**PASSAGE FOR REVIEW:**
• • • •
Thursday, June 28, 2012
Synopsis from Goodreads:
Bobby's a classic urban teenager. He's restless. He's impulsive. But the thing that makes him different is this: He's going to be a father. His girlfriend, Nia, is pregnant, and their lives are about to change forever. Instead of spending time with friends, they'll be spending time with doctors, and next, diapers. They have options: keeping the baby, adoption. They want to do the right thing.
If only it was clear what the right thing was.
What Hooked Me:
As much as I talk about, worry about and preach against teenage pregnancy almost everyday as part of counselling teenagers during their annual physicals, I think this is the first book that I have read that actually brings the crisis to life from the teenage boy/father's point of view. I saw the other side I seldom think about. This short novel reads real, the writing infused with enough tenderness to soften the helplessness of the situation. I will definitely be recommending it from now on.
'My mom says that I didn't sleep through the night until I was eight years old. It didn't make any difference to her 'cause she was up too, listening to the city. She says she used to come into my room, sit cross-legged on the floor by my bed, and play with my Game Boy in the dark.'(opening lines)
'I've been thinking about it. Everything. And when Feather opens her eyes and looks up at me, I already know there's change. But I figure if the world were really right, humans would live life backward and do the first part last. They'd be all knowing in the beginning and innocent in the end.'(6)
'This little thing with the perfect face and hands doing nothing but counting on me. And me wanting nothing else but to run crying into my own mom's room and have her do the whole thing.'(12)
'But then I realize. I've done it. I know something. I know something about this little thing that is my baby. I know that she needs me. I know what she does when she just needs me.
No big screaming thing.
Just a whimper, then she only wants me.'(13)
'I want to say to this woman who'd always been nice to me and listened when I complained that damn it, I didn't feel good, I was tired, I didn't know where I was going to lay down in a few hours, and by the way could she just write me a note and get me out of this?
It didn't have to be a long note.
It didn't have to tell anything about a medical condition.
It just had to get me out of staying awake at night, changing diapers every hour, and doing nothing except think of the yawning little thing in the white booties, whose baby carrier was all I wanted to be in.
I just want a note to get me out of it.
Just one note.'(19)
'My stomach is hurting by the time that question is out of his mouth and into the air. I don't say; it's not up to me. I don't say; whatever I want, I can't say. My dad already told me now was the time to shut my mouth. What Nia wants is what it's all about.
• • • •
**ASSIGNMENT:**
Decide whether each statement below agrees with the review above. Answer yes or no for each, and quote the words from the review that settle it.
1. The reviewer says this is the first book read that shows the crisis of teenage pregnancy from the teenage father's point of view.
2. Bobby's pregnant girlfriend is named Feather.
3. In the opening lines, the narrator's mother says the narrator slept through the night from infancy.

**EXTRACTED DATA:**
• • • •
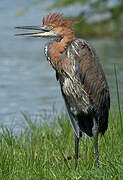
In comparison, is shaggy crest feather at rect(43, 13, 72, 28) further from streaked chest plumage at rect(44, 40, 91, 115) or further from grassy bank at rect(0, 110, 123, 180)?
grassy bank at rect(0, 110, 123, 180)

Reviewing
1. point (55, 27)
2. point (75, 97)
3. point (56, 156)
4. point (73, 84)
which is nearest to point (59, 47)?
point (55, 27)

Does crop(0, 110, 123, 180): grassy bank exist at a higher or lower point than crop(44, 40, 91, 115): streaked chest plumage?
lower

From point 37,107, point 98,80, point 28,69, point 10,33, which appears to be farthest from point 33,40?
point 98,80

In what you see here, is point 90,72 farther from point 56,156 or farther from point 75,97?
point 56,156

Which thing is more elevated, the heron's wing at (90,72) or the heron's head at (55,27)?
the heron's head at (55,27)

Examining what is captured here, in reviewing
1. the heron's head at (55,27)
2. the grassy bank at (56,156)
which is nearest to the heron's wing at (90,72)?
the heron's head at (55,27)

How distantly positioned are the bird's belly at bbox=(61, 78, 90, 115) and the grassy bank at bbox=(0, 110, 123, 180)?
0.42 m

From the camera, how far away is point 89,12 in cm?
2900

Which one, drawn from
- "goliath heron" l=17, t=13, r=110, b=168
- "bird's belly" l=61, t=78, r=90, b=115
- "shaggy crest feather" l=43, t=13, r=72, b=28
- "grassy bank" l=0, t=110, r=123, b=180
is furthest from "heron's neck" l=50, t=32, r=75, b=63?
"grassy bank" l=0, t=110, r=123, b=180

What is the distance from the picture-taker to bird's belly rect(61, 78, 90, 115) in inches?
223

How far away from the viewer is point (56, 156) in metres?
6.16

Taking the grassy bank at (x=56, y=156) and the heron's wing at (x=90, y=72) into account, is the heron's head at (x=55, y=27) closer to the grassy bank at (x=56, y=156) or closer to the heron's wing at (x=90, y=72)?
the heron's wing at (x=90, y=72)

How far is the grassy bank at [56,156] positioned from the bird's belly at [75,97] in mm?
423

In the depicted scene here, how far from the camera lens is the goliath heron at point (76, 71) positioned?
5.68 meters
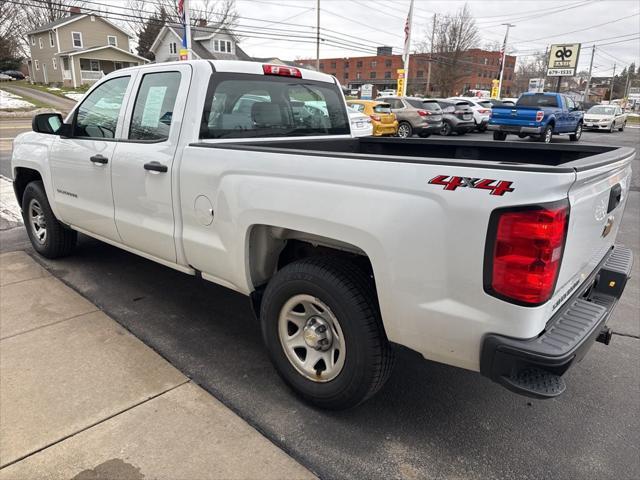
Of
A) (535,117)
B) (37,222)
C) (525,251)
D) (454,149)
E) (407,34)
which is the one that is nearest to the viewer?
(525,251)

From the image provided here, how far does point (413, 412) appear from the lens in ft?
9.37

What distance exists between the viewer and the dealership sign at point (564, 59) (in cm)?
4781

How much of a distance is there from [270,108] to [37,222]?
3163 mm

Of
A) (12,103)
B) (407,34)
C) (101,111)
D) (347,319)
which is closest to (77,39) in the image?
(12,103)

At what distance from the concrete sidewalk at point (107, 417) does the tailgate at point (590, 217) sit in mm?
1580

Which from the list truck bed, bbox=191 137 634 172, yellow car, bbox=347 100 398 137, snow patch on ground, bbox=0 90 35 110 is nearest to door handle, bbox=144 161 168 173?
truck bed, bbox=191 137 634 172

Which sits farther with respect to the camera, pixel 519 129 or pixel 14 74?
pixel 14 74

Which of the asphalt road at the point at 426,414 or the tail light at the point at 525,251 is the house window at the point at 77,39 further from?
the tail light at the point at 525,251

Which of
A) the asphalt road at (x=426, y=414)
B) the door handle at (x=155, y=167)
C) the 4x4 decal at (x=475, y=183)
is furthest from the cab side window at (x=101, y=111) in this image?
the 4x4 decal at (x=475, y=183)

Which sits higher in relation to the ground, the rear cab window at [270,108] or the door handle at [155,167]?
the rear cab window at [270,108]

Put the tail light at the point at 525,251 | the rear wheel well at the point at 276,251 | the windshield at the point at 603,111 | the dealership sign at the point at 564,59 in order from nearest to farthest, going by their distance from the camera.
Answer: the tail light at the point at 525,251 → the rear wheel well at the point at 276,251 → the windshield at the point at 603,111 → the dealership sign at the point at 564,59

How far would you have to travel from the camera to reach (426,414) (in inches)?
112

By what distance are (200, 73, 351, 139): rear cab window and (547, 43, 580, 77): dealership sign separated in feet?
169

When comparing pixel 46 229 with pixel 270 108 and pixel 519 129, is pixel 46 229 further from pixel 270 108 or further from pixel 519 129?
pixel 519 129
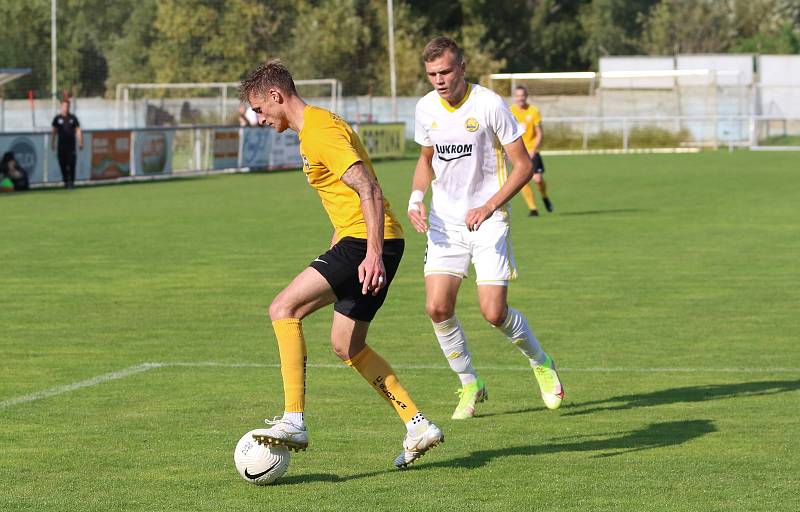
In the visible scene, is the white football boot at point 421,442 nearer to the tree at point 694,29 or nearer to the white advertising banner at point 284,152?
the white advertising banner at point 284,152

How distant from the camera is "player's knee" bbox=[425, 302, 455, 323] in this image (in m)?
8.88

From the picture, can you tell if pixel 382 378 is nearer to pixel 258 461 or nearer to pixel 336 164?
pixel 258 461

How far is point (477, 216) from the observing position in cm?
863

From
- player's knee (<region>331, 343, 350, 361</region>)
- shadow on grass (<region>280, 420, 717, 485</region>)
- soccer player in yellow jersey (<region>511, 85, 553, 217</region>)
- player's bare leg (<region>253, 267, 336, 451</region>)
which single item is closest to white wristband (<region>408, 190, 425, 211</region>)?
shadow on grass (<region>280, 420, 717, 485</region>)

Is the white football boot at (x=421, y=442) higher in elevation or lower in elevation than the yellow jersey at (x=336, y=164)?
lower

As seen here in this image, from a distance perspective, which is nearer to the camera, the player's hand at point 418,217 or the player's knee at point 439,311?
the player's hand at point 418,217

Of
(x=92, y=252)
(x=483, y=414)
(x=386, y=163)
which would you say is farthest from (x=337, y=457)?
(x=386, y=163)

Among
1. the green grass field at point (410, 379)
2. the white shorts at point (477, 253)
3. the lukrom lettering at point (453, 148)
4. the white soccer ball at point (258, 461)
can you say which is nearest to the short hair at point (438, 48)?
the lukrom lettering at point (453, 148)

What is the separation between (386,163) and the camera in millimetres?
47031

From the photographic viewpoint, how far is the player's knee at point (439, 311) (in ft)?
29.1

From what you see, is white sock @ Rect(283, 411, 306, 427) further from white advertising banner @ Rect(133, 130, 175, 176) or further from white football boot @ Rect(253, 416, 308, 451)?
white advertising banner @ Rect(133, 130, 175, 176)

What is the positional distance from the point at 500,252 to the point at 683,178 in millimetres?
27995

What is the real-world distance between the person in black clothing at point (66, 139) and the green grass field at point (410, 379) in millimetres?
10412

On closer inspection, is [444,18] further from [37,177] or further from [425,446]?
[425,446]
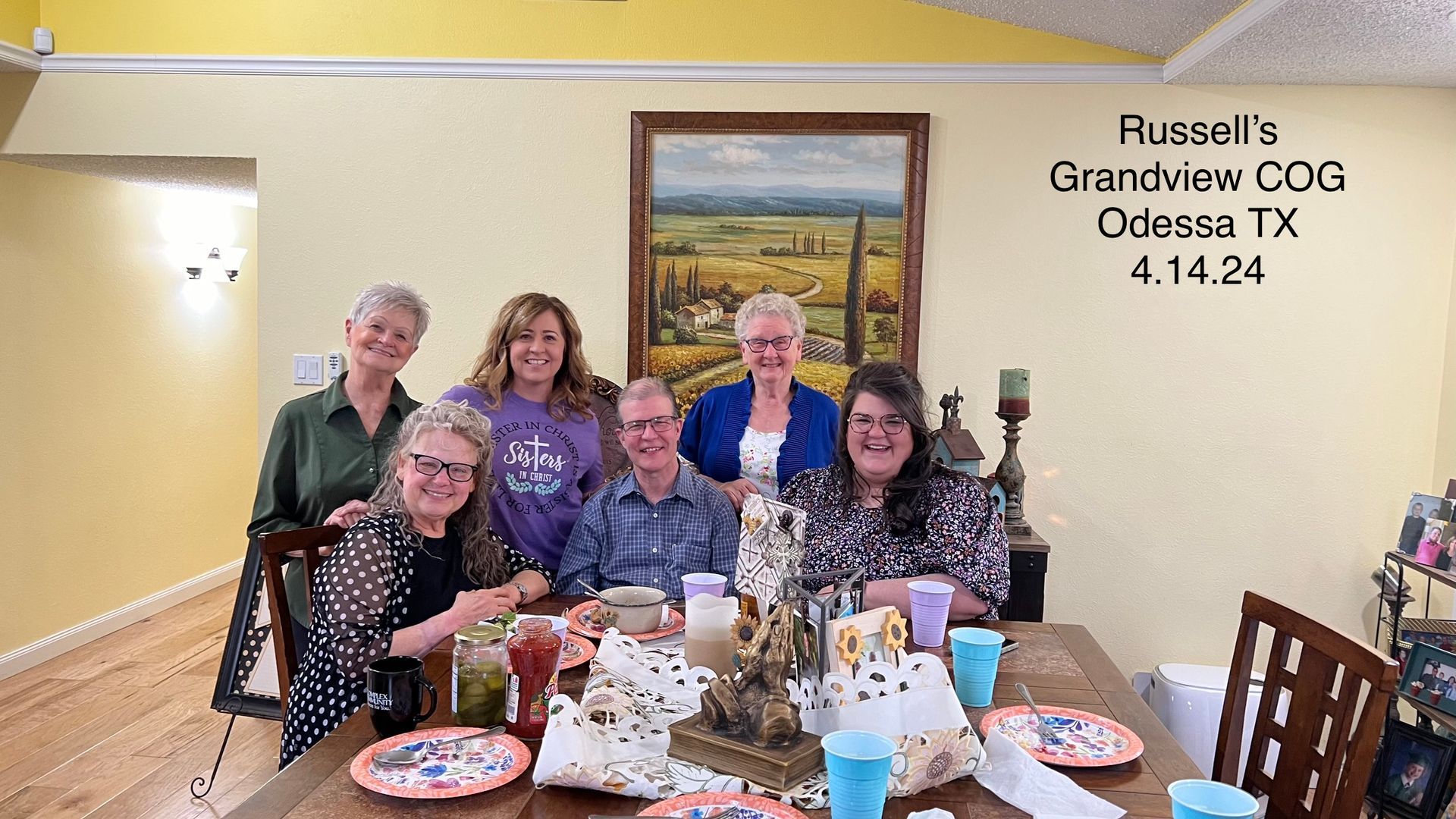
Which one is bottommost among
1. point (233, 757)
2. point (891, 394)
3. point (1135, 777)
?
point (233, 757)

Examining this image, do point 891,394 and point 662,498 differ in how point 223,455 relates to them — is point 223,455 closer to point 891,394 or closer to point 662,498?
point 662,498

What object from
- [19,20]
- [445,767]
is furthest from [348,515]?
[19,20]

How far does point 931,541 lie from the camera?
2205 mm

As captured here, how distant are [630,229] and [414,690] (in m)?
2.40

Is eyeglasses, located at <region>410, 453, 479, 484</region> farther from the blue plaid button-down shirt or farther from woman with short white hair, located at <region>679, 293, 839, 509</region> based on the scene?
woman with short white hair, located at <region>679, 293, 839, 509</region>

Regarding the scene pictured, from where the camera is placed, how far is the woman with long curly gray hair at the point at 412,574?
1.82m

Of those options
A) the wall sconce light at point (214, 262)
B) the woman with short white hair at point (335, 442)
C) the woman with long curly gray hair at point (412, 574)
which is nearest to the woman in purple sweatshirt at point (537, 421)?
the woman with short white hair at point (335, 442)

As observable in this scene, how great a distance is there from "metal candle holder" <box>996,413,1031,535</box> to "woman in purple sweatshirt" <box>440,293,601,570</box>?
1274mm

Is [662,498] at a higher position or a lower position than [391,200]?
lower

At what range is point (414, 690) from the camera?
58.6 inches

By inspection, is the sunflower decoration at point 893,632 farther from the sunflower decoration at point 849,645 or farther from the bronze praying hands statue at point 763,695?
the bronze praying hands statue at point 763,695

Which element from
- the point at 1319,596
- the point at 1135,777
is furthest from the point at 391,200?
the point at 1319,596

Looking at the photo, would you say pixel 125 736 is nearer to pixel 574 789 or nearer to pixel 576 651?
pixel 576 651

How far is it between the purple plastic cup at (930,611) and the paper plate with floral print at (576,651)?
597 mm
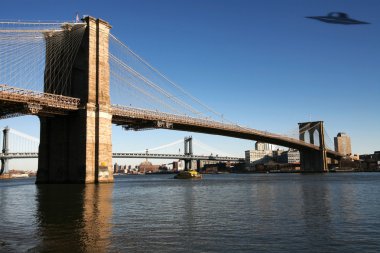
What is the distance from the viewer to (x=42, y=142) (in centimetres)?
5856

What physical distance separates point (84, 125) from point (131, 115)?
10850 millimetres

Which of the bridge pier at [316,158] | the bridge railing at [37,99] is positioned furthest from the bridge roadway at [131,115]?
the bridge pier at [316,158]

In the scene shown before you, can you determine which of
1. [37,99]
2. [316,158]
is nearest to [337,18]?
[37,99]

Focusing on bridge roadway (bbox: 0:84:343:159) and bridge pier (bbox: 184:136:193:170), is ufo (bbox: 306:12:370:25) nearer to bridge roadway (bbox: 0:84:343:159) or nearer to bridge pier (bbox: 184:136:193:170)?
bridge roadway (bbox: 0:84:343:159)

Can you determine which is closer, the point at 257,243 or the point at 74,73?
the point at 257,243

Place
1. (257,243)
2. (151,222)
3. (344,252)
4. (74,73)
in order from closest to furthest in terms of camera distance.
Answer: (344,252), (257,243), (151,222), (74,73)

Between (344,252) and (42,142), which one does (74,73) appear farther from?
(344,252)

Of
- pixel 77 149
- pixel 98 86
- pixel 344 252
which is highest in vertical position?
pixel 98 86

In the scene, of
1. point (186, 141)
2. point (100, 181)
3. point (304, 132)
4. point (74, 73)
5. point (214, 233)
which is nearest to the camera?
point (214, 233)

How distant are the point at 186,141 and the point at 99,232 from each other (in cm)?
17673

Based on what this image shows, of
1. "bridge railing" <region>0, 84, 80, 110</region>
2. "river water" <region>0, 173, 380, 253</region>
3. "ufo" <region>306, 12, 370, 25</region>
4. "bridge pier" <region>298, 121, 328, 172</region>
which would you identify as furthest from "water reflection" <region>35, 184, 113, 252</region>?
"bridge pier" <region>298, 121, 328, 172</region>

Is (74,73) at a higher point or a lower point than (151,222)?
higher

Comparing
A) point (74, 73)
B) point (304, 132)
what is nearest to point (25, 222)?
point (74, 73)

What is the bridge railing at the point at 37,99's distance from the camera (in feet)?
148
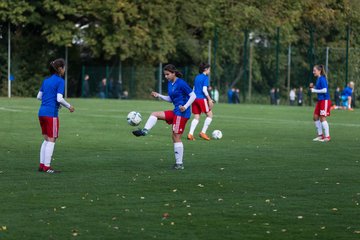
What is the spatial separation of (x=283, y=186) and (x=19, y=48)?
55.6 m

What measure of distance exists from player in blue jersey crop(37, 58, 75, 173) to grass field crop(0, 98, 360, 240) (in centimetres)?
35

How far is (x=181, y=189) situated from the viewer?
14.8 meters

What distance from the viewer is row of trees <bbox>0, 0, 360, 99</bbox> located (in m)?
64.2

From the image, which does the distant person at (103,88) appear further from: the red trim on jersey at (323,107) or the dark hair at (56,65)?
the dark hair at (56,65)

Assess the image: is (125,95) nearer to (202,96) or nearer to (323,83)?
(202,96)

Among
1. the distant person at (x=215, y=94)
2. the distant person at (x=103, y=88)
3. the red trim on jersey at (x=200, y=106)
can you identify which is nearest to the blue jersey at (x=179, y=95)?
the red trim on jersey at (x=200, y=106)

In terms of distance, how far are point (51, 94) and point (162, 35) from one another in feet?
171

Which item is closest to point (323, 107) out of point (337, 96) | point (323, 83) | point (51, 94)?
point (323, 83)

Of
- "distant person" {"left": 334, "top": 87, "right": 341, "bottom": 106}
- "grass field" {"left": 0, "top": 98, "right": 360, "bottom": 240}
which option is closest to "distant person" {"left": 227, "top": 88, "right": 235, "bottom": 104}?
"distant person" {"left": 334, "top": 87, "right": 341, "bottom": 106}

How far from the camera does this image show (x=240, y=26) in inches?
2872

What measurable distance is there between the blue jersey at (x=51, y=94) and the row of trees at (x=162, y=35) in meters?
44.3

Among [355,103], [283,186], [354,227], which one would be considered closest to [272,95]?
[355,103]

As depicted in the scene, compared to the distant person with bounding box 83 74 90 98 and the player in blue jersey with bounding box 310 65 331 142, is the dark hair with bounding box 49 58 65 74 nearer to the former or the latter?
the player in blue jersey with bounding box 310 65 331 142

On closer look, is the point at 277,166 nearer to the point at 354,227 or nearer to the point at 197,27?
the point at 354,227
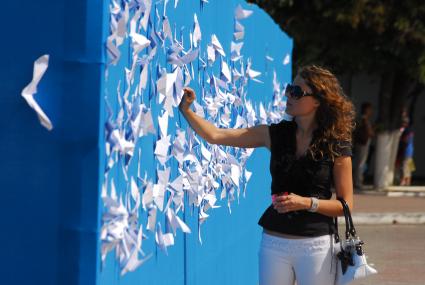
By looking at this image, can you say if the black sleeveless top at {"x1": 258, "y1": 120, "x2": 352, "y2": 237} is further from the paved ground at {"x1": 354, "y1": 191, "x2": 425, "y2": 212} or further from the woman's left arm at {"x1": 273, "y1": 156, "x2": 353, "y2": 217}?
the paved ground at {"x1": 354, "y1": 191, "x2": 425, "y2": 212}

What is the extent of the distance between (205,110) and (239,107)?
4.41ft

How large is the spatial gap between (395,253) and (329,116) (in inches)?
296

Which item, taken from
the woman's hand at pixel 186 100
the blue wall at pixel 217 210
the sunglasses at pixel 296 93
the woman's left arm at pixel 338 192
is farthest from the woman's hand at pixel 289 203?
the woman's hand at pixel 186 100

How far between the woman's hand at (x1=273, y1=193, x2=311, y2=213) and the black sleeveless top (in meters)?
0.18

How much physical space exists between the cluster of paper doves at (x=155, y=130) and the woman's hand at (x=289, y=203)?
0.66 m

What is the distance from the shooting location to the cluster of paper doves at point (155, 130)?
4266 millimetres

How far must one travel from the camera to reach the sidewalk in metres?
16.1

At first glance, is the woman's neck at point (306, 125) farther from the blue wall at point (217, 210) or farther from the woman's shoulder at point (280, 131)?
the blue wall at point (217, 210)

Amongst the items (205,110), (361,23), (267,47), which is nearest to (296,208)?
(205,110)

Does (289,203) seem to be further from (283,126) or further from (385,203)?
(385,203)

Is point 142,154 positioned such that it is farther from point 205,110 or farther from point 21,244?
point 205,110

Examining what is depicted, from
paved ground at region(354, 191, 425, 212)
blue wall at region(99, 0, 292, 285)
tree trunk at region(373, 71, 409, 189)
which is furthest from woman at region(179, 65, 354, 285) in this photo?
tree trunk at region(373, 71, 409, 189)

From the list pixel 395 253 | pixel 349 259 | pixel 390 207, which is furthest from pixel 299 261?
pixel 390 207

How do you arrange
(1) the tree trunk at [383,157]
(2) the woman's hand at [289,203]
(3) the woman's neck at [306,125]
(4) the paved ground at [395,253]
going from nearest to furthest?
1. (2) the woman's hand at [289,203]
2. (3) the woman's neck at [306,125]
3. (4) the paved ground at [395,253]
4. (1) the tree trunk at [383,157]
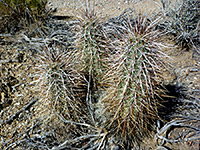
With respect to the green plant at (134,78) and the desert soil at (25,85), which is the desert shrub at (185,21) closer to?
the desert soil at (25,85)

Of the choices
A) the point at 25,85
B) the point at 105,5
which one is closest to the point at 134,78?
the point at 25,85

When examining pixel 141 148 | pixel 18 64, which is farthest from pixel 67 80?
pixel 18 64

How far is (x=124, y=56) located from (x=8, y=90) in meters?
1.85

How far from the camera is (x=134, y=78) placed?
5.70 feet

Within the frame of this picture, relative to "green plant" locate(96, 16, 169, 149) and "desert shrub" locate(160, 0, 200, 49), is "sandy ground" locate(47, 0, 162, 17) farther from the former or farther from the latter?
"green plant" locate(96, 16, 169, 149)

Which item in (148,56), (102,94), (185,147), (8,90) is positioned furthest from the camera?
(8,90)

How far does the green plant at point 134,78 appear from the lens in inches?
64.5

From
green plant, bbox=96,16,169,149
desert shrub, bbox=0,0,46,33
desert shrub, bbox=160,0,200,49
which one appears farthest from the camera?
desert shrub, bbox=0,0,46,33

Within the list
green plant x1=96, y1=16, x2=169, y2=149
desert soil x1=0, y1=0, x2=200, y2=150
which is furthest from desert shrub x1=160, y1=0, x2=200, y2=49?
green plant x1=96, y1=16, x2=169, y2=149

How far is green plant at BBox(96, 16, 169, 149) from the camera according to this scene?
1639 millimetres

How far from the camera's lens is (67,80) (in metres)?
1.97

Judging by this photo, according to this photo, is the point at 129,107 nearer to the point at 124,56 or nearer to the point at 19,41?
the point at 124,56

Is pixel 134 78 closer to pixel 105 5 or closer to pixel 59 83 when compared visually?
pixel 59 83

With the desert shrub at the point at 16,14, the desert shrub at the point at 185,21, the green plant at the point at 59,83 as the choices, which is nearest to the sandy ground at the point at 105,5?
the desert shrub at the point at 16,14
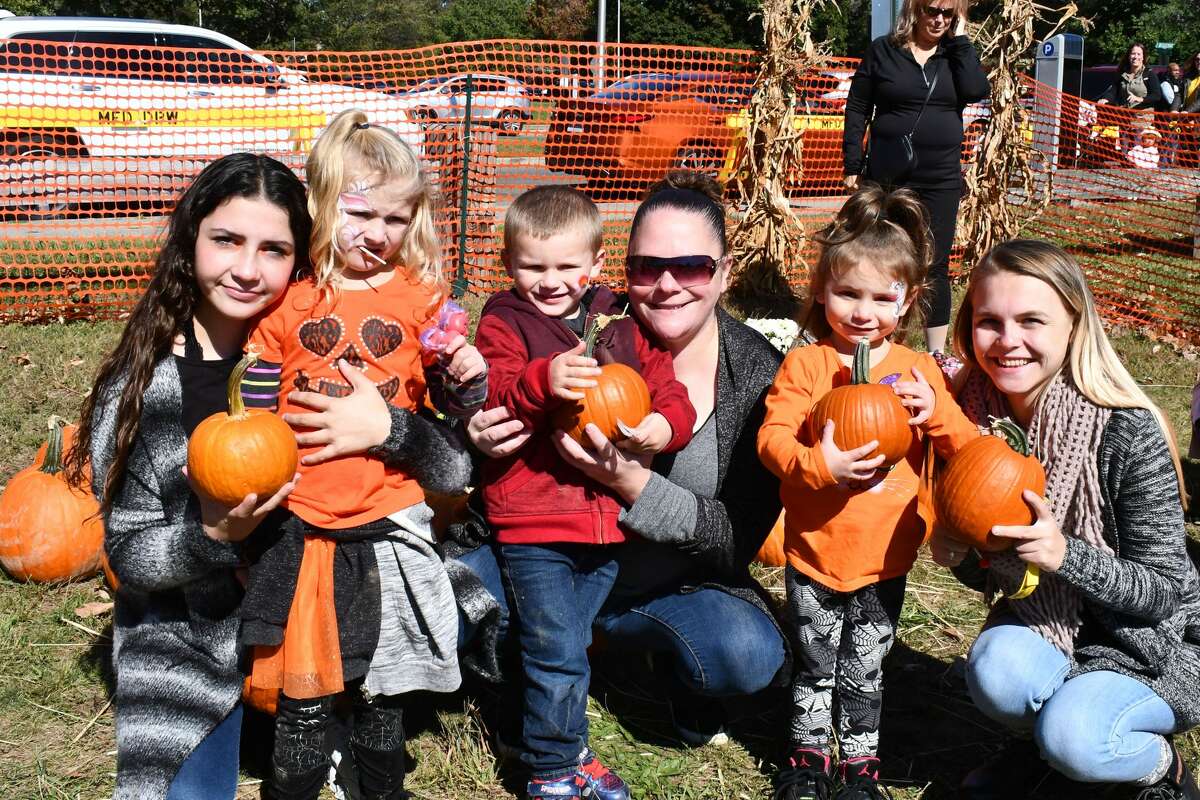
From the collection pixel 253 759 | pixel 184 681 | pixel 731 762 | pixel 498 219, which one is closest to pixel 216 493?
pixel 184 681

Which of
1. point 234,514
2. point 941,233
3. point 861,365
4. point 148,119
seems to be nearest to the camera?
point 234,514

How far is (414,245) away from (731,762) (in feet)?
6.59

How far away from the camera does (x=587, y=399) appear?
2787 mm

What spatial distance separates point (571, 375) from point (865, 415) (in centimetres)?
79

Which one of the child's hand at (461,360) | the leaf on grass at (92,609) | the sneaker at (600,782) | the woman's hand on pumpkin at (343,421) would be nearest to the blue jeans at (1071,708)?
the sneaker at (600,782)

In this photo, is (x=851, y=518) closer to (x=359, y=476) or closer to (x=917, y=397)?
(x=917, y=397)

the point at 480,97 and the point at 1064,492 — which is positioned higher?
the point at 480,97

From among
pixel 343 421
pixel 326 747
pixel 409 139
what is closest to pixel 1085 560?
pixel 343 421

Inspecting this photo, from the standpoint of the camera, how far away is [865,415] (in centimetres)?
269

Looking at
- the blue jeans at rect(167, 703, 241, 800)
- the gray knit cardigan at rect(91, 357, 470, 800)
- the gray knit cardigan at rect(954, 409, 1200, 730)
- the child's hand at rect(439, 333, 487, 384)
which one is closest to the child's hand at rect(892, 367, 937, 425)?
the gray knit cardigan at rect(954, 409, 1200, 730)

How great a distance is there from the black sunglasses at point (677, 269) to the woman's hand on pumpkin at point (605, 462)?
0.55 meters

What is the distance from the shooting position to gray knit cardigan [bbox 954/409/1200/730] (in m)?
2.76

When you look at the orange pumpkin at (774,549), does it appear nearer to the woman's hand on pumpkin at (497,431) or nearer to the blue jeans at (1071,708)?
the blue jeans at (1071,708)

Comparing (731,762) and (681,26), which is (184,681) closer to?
• • • •
**FINISHED EXERCISE:**
1. Yes: "this is the first book that I have read that actually brings the crisis to life from the teenage boy/father's point of view"
2. No: "His girlfriend, Nia, is pregnant"
3. No: "My mom says that I didn't sleep through the night until I was eight years old."